### Goal of the exercise
Write out every line of the material below word for word, leaving out the pictures.

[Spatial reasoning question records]
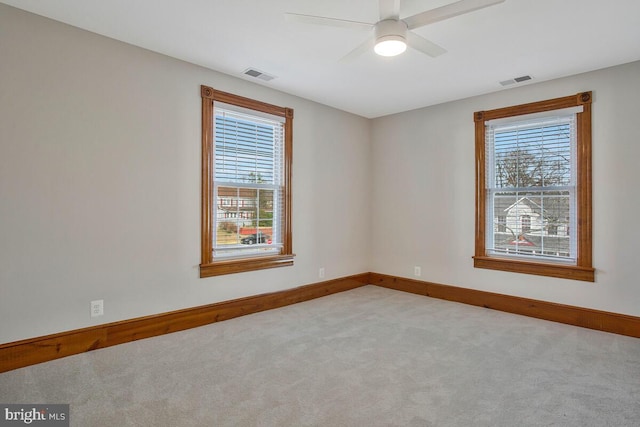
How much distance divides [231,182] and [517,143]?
10.7 ft

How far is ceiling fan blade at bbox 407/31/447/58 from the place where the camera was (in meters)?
2.29

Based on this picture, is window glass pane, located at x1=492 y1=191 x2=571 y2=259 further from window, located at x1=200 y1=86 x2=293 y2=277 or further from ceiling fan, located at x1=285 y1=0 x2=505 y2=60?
window, located at x1=200 y1=86 x2=293 y2=277

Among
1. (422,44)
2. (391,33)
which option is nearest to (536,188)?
(422,44)

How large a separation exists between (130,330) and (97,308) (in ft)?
1.08

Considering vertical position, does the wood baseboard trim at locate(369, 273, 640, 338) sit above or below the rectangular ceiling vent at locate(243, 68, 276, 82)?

### Reply to the exercise
How much distance divides [231,182] and [517,143]?
10.7 ft

How far is ceiling fan blade at bbox 407/31/447/58 from the place where the camera was (in meters)?
2.29

Based on this picture, is window glass pane, located at x1=492 y1=191 x2=571 y2=259 further from window, located at x1=200 y1=86 x2=293 y2=277 or further from ceiling fan, located at x1=285 y1=0 x2=505 y2=60?
window, located at x1=200 y1=86 x2=293 y2=277

Among
1. (422,44)
2. (391,33)
which option is nearest to (536,188)?
(422,44)

How large a separation exists between (130,330) and (97,308) (in ft)?
1.08

Considering vertical position, does the wood baseboard trim at locate(369, 273, 640, 338) sit above or below the rectangular ceiling vent at locate(243, 68, 276, 82)?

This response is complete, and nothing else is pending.